In the experimental trial, the volunteer participants appeared from different physical locations and dealt with a fictional case of a man charged with wounding.
A preliminary evaluation by Professor Linda Mulcahy of Oxford University and Dr Emma Rowden from Oxford Brookes University found ‘much that worked well’. Describing a ‘success for open justice’, they said the videolink had a ‘positive impact on “sightlines” in the trial’ which, unlike in a physical court, meant all parties could see each other ‘very clearly and were accorded equal visual status’.
They found the defendant ‘was treated with much more dignity than when they are placed in an enclosed dock’ in a courtroom.
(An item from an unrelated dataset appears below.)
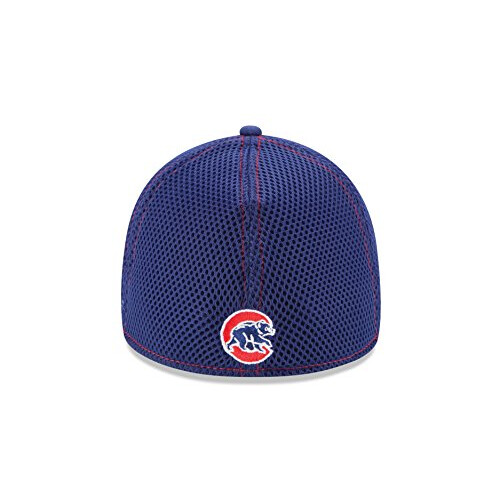 New Era ?ap??? New Era MLB NEO 39Thirty ?e e?ast??? efa?????, ?p?e, ????? 2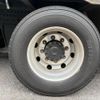nissan diesel-ud-quon 2018 CFJ1685461 image 41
However they pointed to ‘numerous technical problems’ including jurors disappearing from screen, which they warned could be the subject of an appeal in an actual trial.
The researchers noted that the virtual trial placed ‘a huge amount of trust’ in the jurors, who were instructed to locate themselves alone in private rooms, to comply with their legal responsibilities during the trial.
They suggested the judge could make an opening statement indicating how it is different from a physical trial, but that the rules are the same, with photography and recording forbidden.
To minimise distraction and avoid informality, the report suggested standardising the background environments and degree to which each person’s face and torso was in shot, and putting a coat of arms behind the judge.
Jodie Blackstock, legal director at Justice, said: ‘Our primary concerns are for the safe administration of justice, upholding fair trial rights and effective participation. We are continuing to test whether remote jury trials are possible, refining the platform and addressing concerns raised in the evaluation process.’
Even if the technology exists to enable remote jury trials, the legal profession is divided on whether they are desirable. Before the crisis halted trials, the backlog of Crown court cases had risen to almost 33,000, due to budget cuts that reduced the number of sitting days.